◆ SET OF TASKS ◆
a) Quote the Halloween review verbatim, starting at "Common Sense Review" and ending at "and prank-crazed teenagers.".
b) Extend the Halloween review beyond its final sentence.
## BEGIN SOURCE DOCUMENT
Common Sense Note
Parents should know that, while the blood and gore are left to your imagination in this horror classic, there are numerous stabbings and slayings. And most (though not all) of the victims seem to be sexually active teenagers.
Families can talk about what makes the movie so scary, especially since it doesn't fall back on using gore-makeup effects or fancy, swooping digital camera angles. Parents might point out that director Carpenter pays tribute to the science-fiction classic The Thing (1951), which took a similar straightforward approach to a homicidal space monster (and somehow avoided sex-minded teenagers and curse words in the process).
Common Sense Review
Reviewed By: Charles Cassady, Jr.
If critics could send a Terminator robot back in time to destroy a movie at the film-processing lab, all because of the countless trashy ripoffs and imitations it would inspire, HALLOWEEN would probably be the main target.
Made for just under a half a million bucks by then-largely unknown director John Carpenter, the simply plotted shocker was a worldwide hit that inspired a plague of trashy lookalikes for years afterward (especially the entire Friday the 13th series), in which undifferentiated maniacs slashed into sex- and prank-crazed teenagers.
But many critics hail the original Halloween as a masterpiece, and it earned Carpenter a reputation as the new Alfred Hitchcock (maybe Orson Welles is more accurate, since Carpenter has never been quite able to make as big a hit again).
Halloween may be saddled with some unneccesary R-rated elements, but it still provides frightening moments with more taste and subtlety (you rarely ever see any blood -- you just think you do) than its imitators. Like Hitchcock, Carpenter has an innate sense of exactly where to put the camera, how to light a scene, and what to have going on in the frame to make you shudder and jump. His use of careful silences and the sudden bursts of his now-famous pulsating electronic musical score are especially unnerving and effective.
The minimalist plot begins on Halloween in the small town of Haddonfield, Ill., in 1963, with a sequence (made to appear like one long, continuous shot) shown from the point-of-view of a marauder, Michael Myers, who stalks and kills his own sister after she has sex with her boyfriend. When Carpenter's camera cuts away, we get the chilling revelation that Michael is just a little boy.
## END SOURCE DOCUMENT
## BEGIN SUPPLIED DATA
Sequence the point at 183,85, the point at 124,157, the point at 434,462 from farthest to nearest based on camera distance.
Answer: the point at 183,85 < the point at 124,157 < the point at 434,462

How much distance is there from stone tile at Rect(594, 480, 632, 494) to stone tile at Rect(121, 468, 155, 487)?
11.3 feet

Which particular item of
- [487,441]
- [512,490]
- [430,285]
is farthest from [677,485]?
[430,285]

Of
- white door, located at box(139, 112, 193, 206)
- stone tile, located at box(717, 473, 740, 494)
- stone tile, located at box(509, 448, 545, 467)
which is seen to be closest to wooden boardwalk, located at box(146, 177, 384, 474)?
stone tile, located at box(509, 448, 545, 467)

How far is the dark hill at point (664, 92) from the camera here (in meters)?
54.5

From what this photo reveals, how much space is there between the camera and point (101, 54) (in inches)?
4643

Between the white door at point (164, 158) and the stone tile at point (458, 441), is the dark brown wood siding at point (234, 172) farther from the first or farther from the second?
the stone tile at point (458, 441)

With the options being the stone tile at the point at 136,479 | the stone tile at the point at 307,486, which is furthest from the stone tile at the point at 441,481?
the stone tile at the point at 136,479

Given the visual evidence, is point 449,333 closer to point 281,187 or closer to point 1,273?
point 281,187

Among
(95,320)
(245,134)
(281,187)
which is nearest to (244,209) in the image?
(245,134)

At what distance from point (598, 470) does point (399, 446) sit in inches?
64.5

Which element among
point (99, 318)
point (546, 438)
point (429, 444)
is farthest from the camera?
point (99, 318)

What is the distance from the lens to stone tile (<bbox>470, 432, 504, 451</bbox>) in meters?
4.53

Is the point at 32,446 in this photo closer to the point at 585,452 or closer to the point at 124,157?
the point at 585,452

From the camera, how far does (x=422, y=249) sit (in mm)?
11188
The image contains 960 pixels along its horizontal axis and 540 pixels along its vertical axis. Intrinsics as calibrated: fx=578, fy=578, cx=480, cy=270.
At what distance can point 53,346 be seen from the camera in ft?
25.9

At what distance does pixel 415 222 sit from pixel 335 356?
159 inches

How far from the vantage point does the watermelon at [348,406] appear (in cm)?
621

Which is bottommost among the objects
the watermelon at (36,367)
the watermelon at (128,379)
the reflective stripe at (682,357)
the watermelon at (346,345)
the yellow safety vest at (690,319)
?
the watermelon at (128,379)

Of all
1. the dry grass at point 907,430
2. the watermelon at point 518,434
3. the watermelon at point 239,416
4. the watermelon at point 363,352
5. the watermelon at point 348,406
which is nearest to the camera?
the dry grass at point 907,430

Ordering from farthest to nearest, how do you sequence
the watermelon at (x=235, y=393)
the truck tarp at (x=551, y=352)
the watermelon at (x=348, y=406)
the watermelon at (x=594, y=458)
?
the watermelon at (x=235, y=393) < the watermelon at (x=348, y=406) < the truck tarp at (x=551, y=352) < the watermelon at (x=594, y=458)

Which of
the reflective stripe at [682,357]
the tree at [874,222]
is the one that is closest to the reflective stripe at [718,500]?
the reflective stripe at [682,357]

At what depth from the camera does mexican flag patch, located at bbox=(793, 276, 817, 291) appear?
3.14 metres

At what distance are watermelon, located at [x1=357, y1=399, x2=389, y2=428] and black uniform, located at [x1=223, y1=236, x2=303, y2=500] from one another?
## END SUPPLIED DATA
◆ REPLIES ◆
a)
Common Sense Review
Reviewed By: Charles Cassady, Jr.
If critics could send a Terminator robot back in time to destroy a movie at the film-processing lab, all because of the countless trashy ripoffs and imitations it would inspire, HALLOWEEN would probably be the main target.
Made for just under a half a million bucks by then-largely unknown director John Carpenter, the simply plotted shocker was a worldwide hit that inspired a plague of trashy lookalikes for years afterward (especially the entire Friday the 13th series), in which undifferentiated maniacs slashed into sex- and prank-crazed teenagers.

b)
Or maybe not. After the opening scene, the plot picks up again 15 years later, when Michael's psychiatrist, Dr. Loomis (Donald Pleasence) finds that the now-adult murderer, long catatonic, has escaped from the asylum on the anniversary of the murder. Dr. Loomis (whose obsession with Michael is like Ahab and Moby Dick) declares that Michael is heading to Haddonfield to kill again.
He's right, and viewers soon see Michael -- only a vaguely glimpsed figure for most of the movie -- lurking around the suburban streets adjacent to the long-vacated Myers house. Apparently just because one of them jeered at him from the sidewalk, Michael fixates on three high school girls who are looking forward to hot dates and a horror-movie marathon on trick-or-treat night -- all except for bookish Laurie (Jamie Lee Curtis), who has to babysit. While Loomis leads a skeptical sheriff around town in search of Michael, the killer gets to the schoolmates, one by one, until he's left with just Laurie, who's like Sigourney Weaver in Alien, terrified but resourceful enough to fight back. (Of course, she's not caught unawares in bed with a boyfriend, either.)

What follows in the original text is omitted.